Sorghum is great as is, whole and intact. But, it doesn’t stop there. It is quite a versatile grain particularly when it is turned into flour and can then be used in baking and cooking in myriad of ways. When used as a flour it can be used in cookies, breads, pancakes, and even noodles! Some more ways to use the grain whole is: in salads, as a base to a meal as a substitute for rice or pasta, as a morning nutrient-dense porridge. Feeling lost for ideas on how to eat Sorghum? You can check out this website dedicated to SORGHUM: http://www.simplysorghum.com/recipes (just veganize any non-vegan recipes, obvs).


FUN FACT: You can even POP Sorghum like Popcorn!


Anyway, back to the delicious recipe.

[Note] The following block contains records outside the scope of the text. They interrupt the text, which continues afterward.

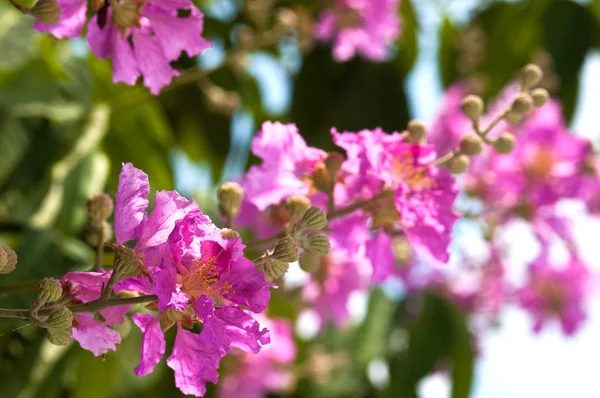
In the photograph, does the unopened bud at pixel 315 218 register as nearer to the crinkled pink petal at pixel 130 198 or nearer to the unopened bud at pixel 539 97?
the crinkled pink petal at pixel 130 198

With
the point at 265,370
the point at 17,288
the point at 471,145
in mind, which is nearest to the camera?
the point at 17,288

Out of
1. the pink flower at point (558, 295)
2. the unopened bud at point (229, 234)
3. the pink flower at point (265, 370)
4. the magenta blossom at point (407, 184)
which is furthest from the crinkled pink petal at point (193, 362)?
the pink flower at point (558, 295)

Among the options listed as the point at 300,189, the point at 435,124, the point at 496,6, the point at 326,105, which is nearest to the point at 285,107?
the point at 326,105

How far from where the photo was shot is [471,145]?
39.1 inches

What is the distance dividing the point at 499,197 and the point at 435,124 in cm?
30

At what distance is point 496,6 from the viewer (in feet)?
7.68

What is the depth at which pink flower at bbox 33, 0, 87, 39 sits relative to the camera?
0.90 meters

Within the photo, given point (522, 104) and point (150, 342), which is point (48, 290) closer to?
point (150, 342)

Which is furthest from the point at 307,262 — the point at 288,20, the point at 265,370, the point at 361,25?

I’ve coupled the ingredients in (mostly) their separate components to make up the whole dish:



·      1 cup dry Sorghum

·      3 cups water

·      ½ teaspoon salt


·      1 medium-large eggplant, cubed and roasted on parchment paper in a 180-degree oven (can          roast without oil to make it healthier and oil-free, or you can cook it in some olive oil)



·      3 zucchinis/2 cup chopped, I sliced them lengthways once and then cut them so they                      made demi-circle rounds

·      1 tablespoon soy sauce

·      1 tablespoon water

·      1 teaspoon thyme


·      2 cups finely chopped broccoli

·      1 cup finely chopped red cabbage

·      ½ cup frozen green peas

·      2 tablespoons toasted sesame seeds

·      2 cups cooked lentils

·      4 scallions/green onions/spring onions

·      2 cups packed chopped and washed raw spinach

·      ½ avocado


·      2 tablespoons toasted sesame tahini

·      2-3 tablespoons of soy sauce

·      2 tablespoons red wine vinegar

·      ½ green chili, chopped finely

·      Lemon (optional)

·      Herb of choice (optional)



1.   To start, bring the 3 cups of water to the boil and then place the one cup of dry Sorghum into the pot. Let it boil for a minute or two and then turn it down to a high-end simmer, place the lid slightly ajar on top of the pot and cook until tender but still chewy/holding its’ form. This can take up to 50-60 minutes.

2.   In the meantime, chop up the eggplant, lightly salt it and get it into your oven to roast while you continue preparing the rest of the goods.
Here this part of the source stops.